→ Problems to solve:
• A. In the Bucardo mailing-list thread, which Bucardo version is used?
• B. In the Bucardo mailing-list thread, rewrite the paragraph beginning "I'm having a bit of trouble" as one shorter sentence.
• C. Reproduce the part of the Bucardo mailing-list thread between "On Sat, 11 Aug" and "report what happens?", inclusive.

→ Document section:
--------------------
[Bucardo-general] master slave not syncing after db upgrade. (triggers disabled)

Mon Aug 13 13:53:29 UTC 2012

On Sat, 11 Aug 2012 18:18:25 -0500
Rosser Schwarz <rosser.schwarz at gmail.com> wrote:

> Can you connect to your Bucardo database and say "SELECT
> validate_all_syncs();" and report what happens?
> 
> rls
> 
> On Mon, Aug 6, 2012 at 3:57 PM, jtkells <jtkells at verizon.net> wrote:
> > On Mon, 6 Aug 2012 09:27:32 -0400
> > jtkells <jtkells at verizon.net> wrote:
> >
> >> Hi,
> >>
> >> I'm having a bit of trouble here getting a master to slave
> >> replication environment working after a database schema upgrade.
> >> I am using bucardo 4.4.8 on a postgreSQL 8..4.8 database
> >>
> >> I have been running this master slave configuration for a long
> >> time. We recently updated our schema(adding a lot of new columns
> >> etc. to a lot of tables). To accommodate these changes I performed
> >> the following steps:
> >> 1) I stop bucardo
> >> 2) I remove all tables from bucardo
> >> 3) I remove the herd that these tables belonged to
> >> On the database side (Master)
> >> I drop the schema and recreate the schema and all its tables (new
> >> columns)
--------------------
→ Given data:
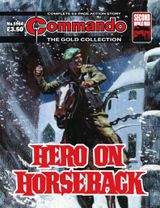 Issue 5964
--------------------
→ Exercise answers:
• A. Bucardo 4.4.8.

• B. After a database schema upgrade, I can't get my master-to-slave replication working; I use Bucardo 4.4.8 on PostgreSQL 8..4.8.

• C.
On Sat, 11 Aug 2012 18:18:25 -0500
Rosser Schwarz <rosser.schwarz at gmail.com> wrote:

> Can you connect to your Bucardo database and say "SELECT
> validate_all_syncs();" and report what happens?